И когда я проснулась, что-то изменилось. Внутри меня появилась решимость: тонкая, хрупкая, но настоящая. Я больше не могла продолжать в том же духе. Ради себя. Ради Ильи.
Пора было что-то менять.
Глава 4. Осколки тишины
– Илья прекрасно выглядит в этом костюме, – заметила Валерия, жена делового партнера Романа, наклоняясь ко мне через стол. – Роман так гордится им.
Я кивнула с натянутой улыбкой, наблюдая, как мой сын аккуратно ест десерт, стараясь не запачкать новый костюм. Мы были на семейном ужине в честь дня рождения Олега Сергеевича, многолетнего партнера Романа по бизнесу. Роман, как обычно, блистал – рассказывал анекдоты, обсуждал грядущие сделки, очаровывал всех вокруг.
– Удивительно, – продолжала Валерия, – как он находит время на бизнес и семью. Мой почти не бывает дома.
– Да, мне повезло, – мой голос звучал механически, заученно. Роман уловил мой взгляд через стол и чуть улыбнулся. Я послушно улыбнулась в ответ. Идеальная жена. Идеальная семья.
Вечер тянулся, наполненный светской беседой и звоном бокалов. Я поддерживала разговор, смеялась в нужных местах, но внутри была пустота. Какая-то часть меня смотрела на всё это со стороны, как будто я была зрителем, а не участником собственной жизни.
– А ты что скажешь, Лея? – голос Романа вырвал меня из задумчивости. – Ты ведь раньше интересовалась современным искусством. Что думаешь о новой выставке в городском музее?
Все глаза за столом обратились ко мне. Я почувствовала, как к щекам приливает кровь. Роман редко предлагал мне высказаться на публике, и в этой неожиданной возможности крылся подвох.
– Я еще не была на ней, – осторожно ответила я.
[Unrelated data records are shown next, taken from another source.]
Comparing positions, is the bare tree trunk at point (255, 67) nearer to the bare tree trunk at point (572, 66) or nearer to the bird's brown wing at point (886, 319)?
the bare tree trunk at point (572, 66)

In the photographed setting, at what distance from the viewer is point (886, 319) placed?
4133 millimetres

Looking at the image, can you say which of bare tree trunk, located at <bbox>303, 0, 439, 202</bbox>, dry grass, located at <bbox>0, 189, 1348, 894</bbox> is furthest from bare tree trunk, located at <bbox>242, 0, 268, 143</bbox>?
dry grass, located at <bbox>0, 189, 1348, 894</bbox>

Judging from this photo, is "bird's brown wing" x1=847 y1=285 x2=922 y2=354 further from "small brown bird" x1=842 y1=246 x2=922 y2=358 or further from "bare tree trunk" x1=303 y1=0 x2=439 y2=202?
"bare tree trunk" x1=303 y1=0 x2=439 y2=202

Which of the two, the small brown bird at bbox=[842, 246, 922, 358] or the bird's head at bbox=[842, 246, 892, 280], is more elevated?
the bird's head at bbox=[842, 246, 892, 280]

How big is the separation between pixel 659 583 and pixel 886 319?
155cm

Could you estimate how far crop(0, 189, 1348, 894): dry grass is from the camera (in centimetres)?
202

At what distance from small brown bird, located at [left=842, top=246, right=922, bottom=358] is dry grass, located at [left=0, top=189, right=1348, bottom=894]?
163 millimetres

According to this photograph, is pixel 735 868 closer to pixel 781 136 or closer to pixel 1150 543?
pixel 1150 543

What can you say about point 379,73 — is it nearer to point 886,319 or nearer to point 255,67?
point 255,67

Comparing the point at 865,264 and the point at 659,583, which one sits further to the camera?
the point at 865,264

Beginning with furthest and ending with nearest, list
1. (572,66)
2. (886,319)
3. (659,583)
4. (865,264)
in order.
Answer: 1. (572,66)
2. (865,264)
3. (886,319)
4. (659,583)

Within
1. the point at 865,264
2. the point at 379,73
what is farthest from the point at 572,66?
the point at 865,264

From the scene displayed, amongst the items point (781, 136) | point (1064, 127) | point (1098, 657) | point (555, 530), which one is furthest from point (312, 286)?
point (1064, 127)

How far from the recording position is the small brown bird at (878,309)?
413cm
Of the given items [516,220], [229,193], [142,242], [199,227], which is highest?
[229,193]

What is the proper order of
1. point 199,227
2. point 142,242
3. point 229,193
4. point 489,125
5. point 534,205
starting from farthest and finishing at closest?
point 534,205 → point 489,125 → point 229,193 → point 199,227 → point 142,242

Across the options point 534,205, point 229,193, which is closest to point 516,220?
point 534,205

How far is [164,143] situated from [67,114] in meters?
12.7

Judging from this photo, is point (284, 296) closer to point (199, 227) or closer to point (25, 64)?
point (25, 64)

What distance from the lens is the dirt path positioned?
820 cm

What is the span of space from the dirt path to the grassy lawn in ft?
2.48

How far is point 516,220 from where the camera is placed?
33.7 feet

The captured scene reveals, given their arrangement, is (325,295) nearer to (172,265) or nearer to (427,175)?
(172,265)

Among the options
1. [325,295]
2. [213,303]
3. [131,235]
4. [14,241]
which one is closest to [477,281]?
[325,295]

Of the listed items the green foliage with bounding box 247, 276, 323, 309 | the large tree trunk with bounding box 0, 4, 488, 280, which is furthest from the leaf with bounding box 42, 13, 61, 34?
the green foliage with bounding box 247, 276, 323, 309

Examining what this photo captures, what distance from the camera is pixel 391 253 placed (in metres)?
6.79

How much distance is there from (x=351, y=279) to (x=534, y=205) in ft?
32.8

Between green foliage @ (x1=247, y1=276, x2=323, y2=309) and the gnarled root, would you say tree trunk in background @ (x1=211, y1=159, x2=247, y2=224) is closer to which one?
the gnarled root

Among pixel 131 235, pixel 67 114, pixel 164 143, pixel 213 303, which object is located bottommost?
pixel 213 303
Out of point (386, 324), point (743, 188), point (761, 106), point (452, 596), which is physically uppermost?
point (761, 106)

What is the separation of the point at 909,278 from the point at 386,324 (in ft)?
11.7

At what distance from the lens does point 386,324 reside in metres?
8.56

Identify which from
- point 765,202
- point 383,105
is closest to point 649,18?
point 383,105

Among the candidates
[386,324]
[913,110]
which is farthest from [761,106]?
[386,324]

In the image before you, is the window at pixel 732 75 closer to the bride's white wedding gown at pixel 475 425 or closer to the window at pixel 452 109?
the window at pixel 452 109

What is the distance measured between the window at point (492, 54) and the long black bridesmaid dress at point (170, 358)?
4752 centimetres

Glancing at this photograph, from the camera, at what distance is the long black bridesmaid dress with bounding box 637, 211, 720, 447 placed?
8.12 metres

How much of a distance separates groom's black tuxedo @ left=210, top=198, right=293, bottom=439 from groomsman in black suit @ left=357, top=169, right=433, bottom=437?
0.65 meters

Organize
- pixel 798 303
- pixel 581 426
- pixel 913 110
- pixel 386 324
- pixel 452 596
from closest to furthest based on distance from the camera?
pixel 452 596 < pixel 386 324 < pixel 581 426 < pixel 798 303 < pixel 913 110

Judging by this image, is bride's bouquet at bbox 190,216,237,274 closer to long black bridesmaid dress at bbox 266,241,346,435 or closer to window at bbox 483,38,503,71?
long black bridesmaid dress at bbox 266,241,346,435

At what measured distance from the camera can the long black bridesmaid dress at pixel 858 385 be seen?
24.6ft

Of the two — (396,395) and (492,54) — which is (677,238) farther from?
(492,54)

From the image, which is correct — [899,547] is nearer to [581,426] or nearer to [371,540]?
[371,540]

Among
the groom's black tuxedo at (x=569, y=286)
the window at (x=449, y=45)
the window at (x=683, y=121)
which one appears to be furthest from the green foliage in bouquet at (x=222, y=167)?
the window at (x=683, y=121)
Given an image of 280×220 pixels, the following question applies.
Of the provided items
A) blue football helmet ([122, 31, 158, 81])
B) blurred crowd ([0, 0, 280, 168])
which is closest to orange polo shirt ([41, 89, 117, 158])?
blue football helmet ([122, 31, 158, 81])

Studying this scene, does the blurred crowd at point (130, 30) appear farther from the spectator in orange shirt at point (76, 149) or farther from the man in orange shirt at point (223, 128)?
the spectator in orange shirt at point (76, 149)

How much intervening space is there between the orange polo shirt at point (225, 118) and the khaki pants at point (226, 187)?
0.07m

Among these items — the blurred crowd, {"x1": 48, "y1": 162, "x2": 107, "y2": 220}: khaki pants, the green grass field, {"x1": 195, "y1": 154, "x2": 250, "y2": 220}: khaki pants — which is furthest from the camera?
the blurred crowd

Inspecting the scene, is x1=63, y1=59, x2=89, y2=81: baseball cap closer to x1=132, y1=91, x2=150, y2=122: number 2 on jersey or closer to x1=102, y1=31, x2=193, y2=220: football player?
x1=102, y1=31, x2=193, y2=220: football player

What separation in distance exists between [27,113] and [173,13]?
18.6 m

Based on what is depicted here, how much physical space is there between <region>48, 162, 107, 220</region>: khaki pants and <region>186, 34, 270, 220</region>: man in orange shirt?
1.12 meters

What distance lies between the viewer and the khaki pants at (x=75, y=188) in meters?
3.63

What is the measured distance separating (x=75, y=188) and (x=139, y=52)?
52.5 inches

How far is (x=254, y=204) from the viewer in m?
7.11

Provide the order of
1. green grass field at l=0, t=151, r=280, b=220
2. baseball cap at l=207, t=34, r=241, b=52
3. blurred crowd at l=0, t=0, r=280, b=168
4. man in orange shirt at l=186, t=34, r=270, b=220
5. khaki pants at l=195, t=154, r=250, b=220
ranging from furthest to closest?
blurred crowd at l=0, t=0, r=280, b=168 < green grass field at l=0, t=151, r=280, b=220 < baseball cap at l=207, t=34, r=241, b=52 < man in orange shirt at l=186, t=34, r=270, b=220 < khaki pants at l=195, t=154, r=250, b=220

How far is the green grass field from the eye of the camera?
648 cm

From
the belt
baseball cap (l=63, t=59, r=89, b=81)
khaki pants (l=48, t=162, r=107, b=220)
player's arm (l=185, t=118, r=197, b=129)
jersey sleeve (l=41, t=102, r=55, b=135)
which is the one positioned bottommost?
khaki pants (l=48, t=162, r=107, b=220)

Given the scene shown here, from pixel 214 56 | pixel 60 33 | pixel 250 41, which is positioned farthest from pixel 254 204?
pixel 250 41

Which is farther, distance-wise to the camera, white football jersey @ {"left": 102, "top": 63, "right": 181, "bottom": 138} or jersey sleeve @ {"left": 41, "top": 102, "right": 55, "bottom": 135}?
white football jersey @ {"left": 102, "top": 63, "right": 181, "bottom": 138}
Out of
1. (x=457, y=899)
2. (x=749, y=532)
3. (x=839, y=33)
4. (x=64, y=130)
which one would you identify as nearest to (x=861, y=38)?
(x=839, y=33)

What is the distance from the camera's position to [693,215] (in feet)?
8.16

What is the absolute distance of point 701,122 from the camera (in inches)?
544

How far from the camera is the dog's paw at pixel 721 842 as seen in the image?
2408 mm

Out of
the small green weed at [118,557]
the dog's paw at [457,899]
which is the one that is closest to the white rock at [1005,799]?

– Правда? – деланно удивился Роман. – Я думал, ты ходила туда на прошлой неделе, когда я был в командировке.
Проверка, – мелькнуло в голове. Очередная проверка. Я действительно хотела пойти, но побоялась – вдруг он проверит мое местоположение через GPS, заметит, что я была не там, где сказала.
– Нет, не получилось, – я покачала головой, избегая его взгляда. – Илья приболел, и мы остались дома.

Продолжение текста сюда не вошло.